I’ve been working in software product development companies for nearly 20 years.
Until 4 years ago I’d always been involved in “enterprise” software.
You know – the monolithic systems with great reporting capabilities that sell well to managers and (at least historically) poor UX for the real users. Those same products that promise the moon during slick demos, require 6-12 month sales cycles where complex pricing structures are worked through and year-long implementations are agreed.
I’ve helped set up demos, I’ve watched amazing presales engineers work all night to rewrite chunks of an application to demonstrate to a prospect that it’ll meet their unique requests.
And then during implementation you discover some of it just doesn’t work.

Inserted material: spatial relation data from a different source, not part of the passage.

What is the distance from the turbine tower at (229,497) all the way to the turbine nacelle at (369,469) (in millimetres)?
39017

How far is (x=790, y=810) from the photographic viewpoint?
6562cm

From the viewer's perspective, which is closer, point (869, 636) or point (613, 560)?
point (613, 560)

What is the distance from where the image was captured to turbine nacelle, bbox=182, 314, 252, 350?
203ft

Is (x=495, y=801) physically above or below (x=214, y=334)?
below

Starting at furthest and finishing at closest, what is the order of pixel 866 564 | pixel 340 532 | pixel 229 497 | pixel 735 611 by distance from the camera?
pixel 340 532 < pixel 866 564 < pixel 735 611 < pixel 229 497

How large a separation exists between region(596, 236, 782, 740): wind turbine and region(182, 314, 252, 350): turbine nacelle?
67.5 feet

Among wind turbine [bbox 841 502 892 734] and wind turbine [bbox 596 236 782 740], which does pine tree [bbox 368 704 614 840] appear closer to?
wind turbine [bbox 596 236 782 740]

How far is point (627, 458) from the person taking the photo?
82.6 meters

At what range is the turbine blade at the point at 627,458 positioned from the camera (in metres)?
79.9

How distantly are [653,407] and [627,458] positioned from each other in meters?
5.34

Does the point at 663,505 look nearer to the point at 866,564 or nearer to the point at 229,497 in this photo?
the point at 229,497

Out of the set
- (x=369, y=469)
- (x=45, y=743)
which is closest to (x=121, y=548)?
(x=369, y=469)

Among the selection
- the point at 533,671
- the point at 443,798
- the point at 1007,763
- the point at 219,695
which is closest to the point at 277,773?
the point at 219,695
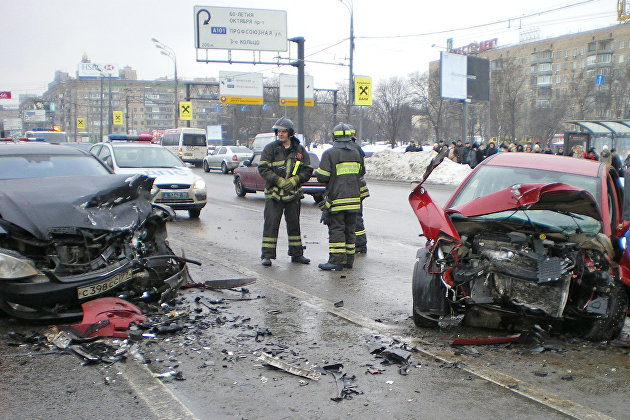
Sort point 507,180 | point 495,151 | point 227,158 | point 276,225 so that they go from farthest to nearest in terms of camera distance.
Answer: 1. point 227,158
2. point 495,151
3. point 276,225
4. point 507,180

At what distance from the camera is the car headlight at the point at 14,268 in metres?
4.94

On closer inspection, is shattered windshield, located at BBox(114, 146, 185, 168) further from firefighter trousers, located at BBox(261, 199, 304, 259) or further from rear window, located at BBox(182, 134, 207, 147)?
rear window, located at BBox(182, 134, 207, 147)

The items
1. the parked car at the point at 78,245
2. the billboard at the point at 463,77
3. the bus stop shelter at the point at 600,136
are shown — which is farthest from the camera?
the billboard at the point at 463,77

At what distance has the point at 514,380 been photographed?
4.21m

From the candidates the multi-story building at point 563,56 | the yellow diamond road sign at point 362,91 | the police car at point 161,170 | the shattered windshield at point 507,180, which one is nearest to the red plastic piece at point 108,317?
the shattered windshield at point 507,180

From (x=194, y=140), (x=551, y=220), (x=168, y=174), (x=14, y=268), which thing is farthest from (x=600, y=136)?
(x=194, y=140)

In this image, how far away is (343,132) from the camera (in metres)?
8.09

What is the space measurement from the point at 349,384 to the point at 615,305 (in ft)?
7.97

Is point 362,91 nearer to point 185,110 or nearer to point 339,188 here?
point 185,110

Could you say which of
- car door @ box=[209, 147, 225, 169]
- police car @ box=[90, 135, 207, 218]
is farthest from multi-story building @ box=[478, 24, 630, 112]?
police car @ box=[90, 135, 207, 218]

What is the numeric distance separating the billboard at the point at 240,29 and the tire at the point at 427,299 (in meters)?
33.7

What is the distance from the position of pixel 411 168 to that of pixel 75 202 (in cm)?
2592

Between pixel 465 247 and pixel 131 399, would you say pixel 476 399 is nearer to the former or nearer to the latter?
pixel 465 247

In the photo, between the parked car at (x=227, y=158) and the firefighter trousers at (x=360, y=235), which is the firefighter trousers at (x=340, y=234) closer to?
the firefighter trousers at (x=360, y=235)
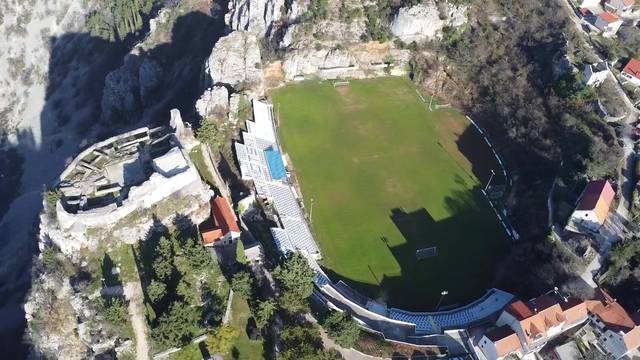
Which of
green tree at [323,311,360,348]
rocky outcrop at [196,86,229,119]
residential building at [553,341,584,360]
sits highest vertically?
rocky outcrop at [196,86,229,119]

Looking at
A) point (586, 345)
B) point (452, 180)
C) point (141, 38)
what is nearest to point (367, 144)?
point (452, 180)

I implemented one company’s products internally. Dogfooding from the day V1.0 was released. In 6 months I raised over 50 showstopper bugs (almost all were found by their first real customer not long after us). On a visit to HQ in San Francisco, after a fair bit of wine at a great Italian restaurant in Burlingame (the House of Garlic if I remember correctly) I challenged the then VP of Development for that application on why they shipped blatantly unfinished software.
His answer was simple, logical and for a young, inexperienced graduate analyst programmer my first window into the commercial realities of product development. He said;
“If we released when the software was actually finished, we’d be beaten to market by our competitors.”

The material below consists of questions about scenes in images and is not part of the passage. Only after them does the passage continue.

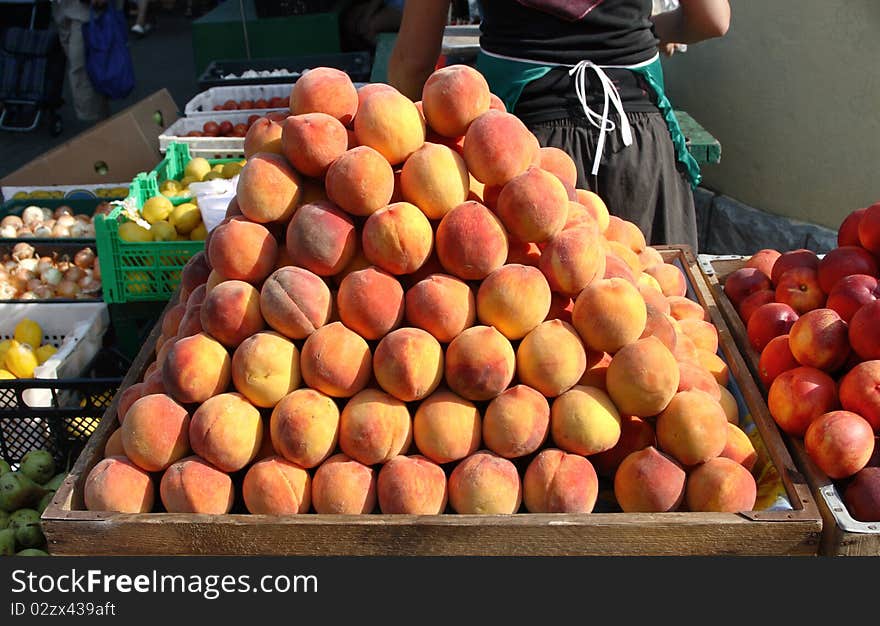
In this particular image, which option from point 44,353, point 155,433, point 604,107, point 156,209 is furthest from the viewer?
point 156,209

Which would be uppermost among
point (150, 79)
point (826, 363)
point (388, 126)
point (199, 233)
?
point (388, 126)

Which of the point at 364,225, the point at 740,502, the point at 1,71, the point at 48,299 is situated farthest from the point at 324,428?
the point at 1,71

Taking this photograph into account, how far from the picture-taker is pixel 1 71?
7.41 meters

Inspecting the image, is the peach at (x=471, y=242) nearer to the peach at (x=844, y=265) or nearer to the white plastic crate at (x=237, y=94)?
the peach at (x=844, y=265)

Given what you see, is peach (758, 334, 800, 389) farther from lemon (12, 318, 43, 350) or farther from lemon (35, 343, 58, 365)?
lemon (12, 318, 43, 350)

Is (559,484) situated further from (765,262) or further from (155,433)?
(765,262)

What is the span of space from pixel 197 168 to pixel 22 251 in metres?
0.85

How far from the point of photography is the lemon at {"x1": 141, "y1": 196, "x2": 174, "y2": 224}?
3400mm

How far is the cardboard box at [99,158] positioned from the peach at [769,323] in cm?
358

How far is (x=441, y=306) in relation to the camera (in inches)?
58.9

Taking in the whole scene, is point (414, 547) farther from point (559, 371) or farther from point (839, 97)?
point (839, 97)

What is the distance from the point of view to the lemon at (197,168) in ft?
13.0

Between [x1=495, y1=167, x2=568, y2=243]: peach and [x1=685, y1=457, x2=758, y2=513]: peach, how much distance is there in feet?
1.68

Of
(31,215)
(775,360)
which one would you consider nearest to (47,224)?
(31,215)
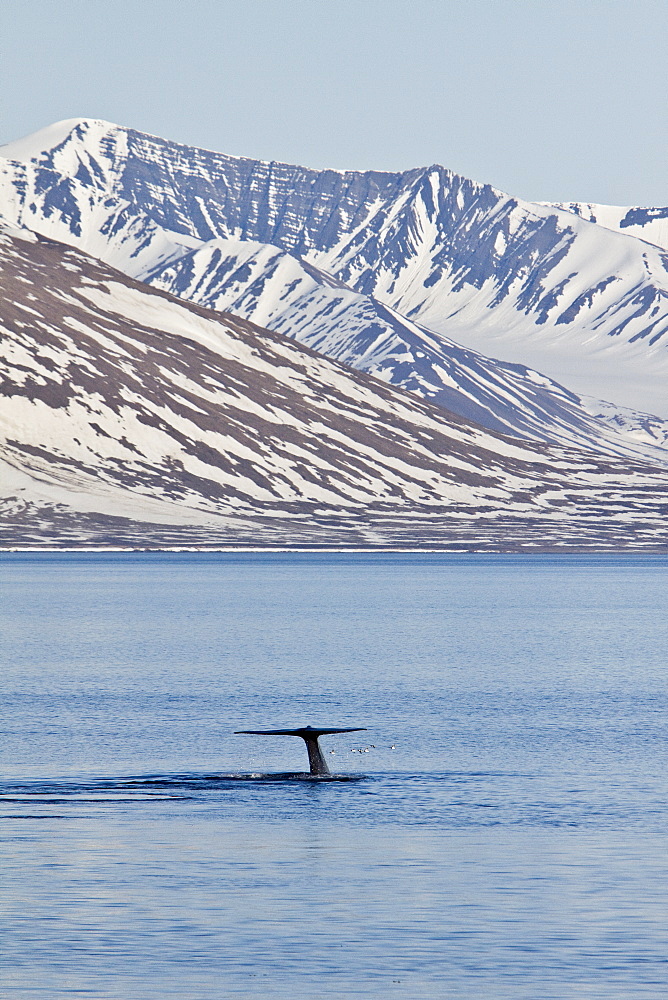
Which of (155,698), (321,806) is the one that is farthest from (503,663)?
(321,806)

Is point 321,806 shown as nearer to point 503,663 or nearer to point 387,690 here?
point 387,690

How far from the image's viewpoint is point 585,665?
101 metres

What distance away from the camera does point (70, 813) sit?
44875 millimetres

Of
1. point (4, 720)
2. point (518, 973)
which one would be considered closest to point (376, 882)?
point (518, 973)

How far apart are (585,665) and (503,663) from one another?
15.7 feet

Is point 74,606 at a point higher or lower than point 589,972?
lower

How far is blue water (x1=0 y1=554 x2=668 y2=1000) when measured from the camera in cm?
3009

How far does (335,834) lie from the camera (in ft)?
141

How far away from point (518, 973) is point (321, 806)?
18.3 m

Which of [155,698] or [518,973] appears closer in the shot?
[518,973]

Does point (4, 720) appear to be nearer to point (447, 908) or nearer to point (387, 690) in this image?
point (387, 690)

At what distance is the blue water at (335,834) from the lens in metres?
30.1

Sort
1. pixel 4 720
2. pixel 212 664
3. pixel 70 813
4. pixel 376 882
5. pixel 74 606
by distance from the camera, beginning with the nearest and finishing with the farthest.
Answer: pixel 376 882
pixel 70 813
pixel 4 720
pixel 212 664
pixel 74 606

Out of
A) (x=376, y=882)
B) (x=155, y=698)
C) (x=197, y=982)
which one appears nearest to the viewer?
(x=197, y=982)
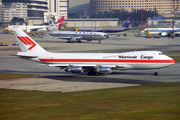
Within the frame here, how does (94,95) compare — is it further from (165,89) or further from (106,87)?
(165,89)

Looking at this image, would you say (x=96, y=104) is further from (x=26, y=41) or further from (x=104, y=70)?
(x=26, y=41)

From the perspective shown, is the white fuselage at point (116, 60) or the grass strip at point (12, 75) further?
the grass strip at point (12, 75)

“It’s acceptable business practice because it takes 6 months to sell and we can’t start selling until the product is released and in our price books.”

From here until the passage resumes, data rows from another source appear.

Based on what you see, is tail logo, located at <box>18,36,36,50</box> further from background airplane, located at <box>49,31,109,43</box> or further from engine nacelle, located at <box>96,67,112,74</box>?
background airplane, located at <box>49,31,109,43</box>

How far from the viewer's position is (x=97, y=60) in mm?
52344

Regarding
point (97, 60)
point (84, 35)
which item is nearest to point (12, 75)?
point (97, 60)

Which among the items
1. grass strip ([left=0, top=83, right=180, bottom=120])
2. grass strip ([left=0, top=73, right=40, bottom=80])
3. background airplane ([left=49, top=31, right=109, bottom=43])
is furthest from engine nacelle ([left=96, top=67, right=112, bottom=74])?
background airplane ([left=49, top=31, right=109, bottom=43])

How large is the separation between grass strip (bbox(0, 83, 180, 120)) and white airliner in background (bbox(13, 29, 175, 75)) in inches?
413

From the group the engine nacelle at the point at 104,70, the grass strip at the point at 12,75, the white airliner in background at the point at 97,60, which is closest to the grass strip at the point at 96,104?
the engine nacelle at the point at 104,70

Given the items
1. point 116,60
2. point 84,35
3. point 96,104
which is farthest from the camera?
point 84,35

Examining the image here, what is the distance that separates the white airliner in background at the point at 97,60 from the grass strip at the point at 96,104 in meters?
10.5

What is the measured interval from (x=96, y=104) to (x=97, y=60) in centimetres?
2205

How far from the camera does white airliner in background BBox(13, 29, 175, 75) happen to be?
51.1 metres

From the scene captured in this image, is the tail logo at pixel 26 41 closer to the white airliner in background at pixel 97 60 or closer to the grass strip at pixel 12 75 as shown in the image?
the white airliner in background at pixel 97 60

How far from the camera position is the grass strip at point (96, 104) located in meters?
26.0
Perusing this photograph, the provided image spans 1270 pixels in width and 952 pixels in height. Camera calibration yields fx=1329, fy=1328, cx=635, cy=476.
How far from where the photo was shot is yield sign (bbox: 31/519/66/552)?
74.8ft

“Even after the sale it takes months to implement so by the time users are ready to go live we’ve fixed all the major issues because you guys are dogfooding it for us”.
It made a whole lot of sense but it wasn’t something they ever told us on the project!
The thing is, everyone else is on the same bandwagon and the escalation games start rolling.
Products are brought to market earlier and earlier in their maturity with the knowledge that “nobody trusts a v1.0 version of a product anyway.” It continues today. Many large banks won’t touch an x.0 version of a product until the first major maintenance release is shipped.
My experience was the same. In most companies I worked for; when a new release of the DB platform shipped, we’d plan on adopting it sometime after the first 6 months out in the wild when we knew it was stable.
The game has moved on. It’s no longer just products that take a year to sell and implement so our exposure to early releases is increasing and in general so is the entire industry tolerance (there are obvious exceptions in safety-critical systems).
In my time at Oracle in the late ’90s I saw them try to change this world. They had a vision known as”Gray Iron”. It seemed brilliant – for business, development teams and customers. The idea was that based on a playbook of “best practice” business processes a customer could buy a server entirely preconfigured and working out of the box to support their entire financial, ERP and CRM set of processes. They could simplify the pain of users, ensure quality was high and radically reduce implementation times. Obviously this also offers a great potential competitive advantage.
Sadly it didn’t take off. Competitors were still playing the “ship early” escalation game so we had to play too – the poor system fed itself.
The surge of change brought about by Eric Ries’ book The Lean Startup has fanned the flames of this mentality. Ship early, get customer feedback and adjust.
The sad thing is this used to be only in the enterprise market but the world has turned. Consumer electronic devices now face the same market timing escalation issues as this article from December on Forbes highlights.
It’s now common for us to expect our phones to need a reboot or crash and even for consumer software to have significant glitches.
It’s great for the pace of innovation but spare a thought for the end users and customer support teams.
It’s a commercial reality we can’t avoid but let’s make sure we’re not sacrificing the end user experience. If you must use your customers as lab-rats, let them opt in or out of your experiments. Let them decide if they want “bleeding edge”, “new” or “stable” and honor their wishes.
If your product is even remotely valid you probably have enough early adopters willing to validate the bleeding edge without sacrificing laggards on the altar of possible futures.
What’s your “ship early” policy like?